Except the RMC cabins (Gray Knob is winterized, Crag Camp is not) are not private in any way.  You will be sharing your space with many others on the weekend.  You might try a night at Crag and if there aren't too many people there you can take one of the smaller bunkrooms to yourselves.  If others arrive, though, you'll have to share.

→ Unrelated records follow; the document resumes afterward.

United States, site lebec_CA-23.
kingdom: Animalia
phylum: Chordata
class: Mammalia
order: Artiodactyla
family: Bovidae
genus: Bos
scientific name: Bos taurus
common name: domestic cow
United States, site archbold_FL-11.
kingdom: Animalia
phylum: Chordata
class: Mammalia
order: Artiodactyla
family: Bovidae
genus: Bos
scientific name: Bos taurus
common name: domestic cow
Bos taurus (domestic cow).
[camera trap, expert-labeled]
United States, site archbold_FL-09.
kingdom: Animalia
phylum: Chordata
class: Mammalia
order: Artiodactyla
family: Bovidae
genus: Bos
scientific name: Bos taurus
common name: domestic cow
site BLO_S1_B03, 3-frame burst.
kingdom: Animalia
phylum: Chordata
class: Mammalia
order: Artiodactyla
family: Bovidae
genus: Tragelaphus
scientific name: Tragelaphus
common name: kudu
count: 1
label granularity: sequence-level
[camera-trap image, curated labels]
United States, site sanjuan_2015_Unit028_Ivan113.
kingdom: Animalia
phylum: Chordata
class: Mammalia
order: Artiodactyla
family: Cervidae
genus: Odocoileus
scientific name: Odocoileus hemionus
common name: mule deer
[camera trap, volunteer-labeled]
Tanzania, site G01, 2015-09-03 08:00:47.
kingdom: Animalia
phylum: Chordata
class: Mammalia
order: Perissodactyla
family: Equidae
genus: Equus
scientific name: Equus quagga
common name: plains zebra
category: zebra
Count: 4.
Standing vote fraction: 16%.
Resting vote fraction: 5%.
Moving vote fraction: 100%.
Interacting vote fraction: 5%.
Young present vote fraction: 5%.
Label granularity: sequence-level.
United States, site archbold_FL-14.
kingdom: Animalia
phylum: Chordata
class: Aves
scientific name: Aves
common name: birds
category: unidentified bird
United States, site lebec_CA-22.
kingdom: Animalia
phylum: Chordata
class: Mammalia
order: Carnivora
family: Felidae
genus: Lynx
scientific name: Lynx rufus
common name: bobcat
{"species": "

There is Black Mountain Cabin, very similar to Doubletop.  The 
Darmouth Outing Club rents their cabins,  but as a non-student you only get 3 weeks ahead of time to rent.  The two cabins that might appeal are John Rand on Moosilauke and Aggasiz (Ritchie Smith) off Rt 112 in Woodstock.  Timberland Trails(formerly Phillips Brook)  rents two yurts up in the northern part of the state.


----------



## TeleGrrrl (Nov 8, 2004)

In looking at my topo map, the Black mtn cabin looks like it has a bit of angle to the south and west. Could be fun skiing   
I enjoy backcountry trips such as this. I'd rather hang out in the backcountry than face the resort crowds any day.


----------



## RJ (Nov 9, 2004)

David, would you mind explaining the difference between winterized and non-winterized with respect to the RMC cabins. I've stayed at Gray Knob in the winter and except for a stove, I'm not sure what else they had that would be considered winterized.


----------



## MichaelJ (Nov 9, 2004)

Gray Knob has solid walls and windows.

Crag Camp, while a larger facility, does not have insulated, thermal windows, does not have insulated walls or floor, and in fact has open grates in the floor at both doorways. There is also no wood stove or other heat source at Crag.

As a result, Gray Knob tends to attract more guests in the coldest winter times than Crag. Depending on when you go, it's quite possible you'd be the only one there.


----------



## RJ (Nov 9, 2004)

Thanks, I might be going in the next few weeks so I will let the weather determine where I stay.


----------